Given information:
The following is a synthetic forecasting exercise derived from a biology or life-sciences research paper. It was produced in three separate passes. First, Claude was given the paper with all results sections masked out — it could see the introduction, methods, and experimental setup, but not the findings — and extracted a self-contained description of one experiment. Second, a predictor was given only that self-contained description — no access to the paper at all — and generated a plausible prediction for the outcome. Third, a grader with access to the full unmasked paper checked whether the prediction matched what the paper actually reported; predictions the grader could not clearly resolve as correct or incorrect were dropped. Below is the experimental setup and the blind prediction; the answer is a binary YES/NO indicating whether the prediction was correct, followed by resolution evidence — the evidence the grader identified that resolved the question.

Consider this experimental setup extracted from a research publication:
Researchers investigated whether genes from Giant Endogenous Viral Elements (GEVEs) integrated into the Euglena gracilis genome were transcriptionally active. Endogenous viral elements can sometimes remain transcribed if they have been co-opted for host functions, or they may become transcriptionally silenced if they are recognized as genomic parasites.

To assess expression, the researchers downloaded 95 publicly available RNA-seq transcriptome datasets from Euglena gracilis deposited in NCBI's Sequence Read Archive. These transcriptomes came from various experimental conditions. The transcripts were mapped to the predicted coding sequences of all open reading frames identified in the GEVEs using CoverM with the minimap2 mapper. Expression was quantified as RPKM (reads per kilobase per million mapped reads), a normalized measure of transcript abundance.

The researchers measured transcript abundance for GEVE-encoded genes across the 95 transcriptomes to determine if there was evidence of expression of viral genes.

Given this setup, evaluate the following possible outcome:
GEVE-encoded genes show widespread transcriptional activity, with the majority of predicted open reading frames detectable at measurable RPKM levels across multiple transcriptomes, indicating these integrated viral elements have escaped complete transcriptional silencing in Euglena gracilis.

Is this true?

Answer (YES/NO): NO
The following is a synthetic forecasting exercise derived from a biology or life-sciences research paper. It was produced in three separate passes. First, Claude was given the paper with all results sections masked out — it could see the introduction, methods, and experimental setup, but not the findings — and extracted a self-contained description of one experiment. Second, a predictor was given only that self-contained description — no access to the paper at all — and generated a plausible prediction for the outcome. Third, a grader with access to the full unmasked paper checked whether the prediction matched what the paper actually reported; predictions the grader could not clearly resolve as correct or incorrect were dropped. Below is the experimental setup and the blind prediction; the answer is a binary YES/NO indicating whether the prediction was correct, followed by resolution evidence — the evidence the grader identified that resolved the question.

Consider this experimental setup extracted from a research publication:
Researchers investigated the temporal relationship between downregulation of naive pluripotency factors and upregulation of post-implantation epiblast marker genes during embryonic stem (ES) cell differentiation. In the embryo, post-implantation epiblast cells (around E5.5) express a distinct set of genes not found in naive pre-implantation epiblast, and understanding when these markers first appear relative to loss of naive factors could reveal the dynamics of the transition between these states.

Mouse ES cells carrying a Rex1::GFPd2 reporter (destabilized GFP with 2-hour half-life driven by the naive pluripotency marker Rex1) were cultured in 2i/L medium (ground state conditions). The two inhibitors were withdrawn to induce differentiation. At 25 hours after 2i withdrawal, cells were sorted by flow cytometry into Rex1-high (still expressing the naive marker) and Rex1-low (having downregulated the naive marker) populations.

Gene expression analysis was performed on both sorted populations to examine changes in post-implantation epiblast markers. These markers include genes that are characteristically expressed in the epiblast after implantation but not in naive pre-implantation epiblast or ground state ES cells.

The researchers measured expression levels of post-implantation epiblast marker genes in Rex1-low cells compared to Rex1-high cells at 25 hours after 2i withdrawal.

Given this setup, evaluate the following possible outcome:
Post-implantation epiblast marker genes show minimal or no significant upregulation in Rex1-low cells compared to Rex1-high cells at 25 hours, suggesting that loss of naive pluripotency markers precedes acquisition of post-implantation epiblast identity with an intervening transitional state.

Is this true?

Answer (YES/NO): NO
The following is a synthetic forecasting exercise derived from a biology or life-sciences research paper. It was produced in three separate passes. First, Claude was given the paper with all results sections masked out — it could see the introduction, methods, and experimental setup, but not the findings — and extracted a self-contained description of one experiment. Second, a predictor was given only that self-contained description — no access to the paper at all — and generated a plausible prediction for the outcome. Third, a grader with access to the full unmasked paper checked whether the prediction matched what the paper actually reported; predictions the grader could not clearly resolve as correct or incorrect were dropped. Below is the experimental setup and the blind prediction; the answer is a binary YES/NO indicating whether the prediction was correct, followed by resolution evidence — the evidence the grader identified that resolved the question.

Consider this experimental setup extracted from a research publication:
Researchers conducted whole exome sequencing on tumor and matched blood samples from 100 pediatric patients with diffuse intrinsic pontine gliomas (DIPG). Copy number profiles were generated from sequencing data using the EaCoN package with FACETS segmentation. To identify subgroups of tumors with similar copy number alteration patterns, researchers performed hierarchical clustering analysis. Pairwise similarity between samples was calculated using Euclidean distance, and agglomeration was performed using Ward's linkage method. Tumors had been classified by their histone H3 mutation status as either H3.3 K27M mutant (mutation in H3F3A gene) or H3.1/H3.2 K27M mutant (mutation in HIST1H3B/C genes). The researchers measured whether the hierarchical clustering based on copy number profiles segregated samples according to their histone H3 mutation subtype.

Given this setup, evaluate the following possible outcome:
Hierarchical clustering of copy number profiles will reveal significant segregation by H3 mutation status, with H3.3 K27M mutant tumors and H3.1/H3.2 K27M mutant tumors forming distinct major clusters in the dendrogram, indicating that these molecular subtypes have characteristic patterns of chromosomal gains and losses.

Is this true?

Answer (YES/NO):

Instructions to follow:
Every line of the listing that holds the word "distinct" is to be found and copied.

Solution to the problem:
Researchers investigated the temporal relationship between downregulation of naive pluripotency factors and upregulation of post-implantation epiblast marker genes during embryonic stem (ES) cell differentiation. In the embryo, post-implantation epiblast cells (around E5.5) express a distinct set of genes not found in naive pre-implantation epiblast, and understanding when these markers first appear relative to loss of naive factors could reveal the dynamics of the transition between these states.
Hierarchical clustering of copy number profiles will reveal significant segregation by H3 mutation status, with H3.3 K27M mutant tumors and H3.1/H3.2 K27M mutant tumors forming distinct major clusters in the dendrogram, indicating that these molecular subtypes have characteristic patterns of chromosomal gains and losses.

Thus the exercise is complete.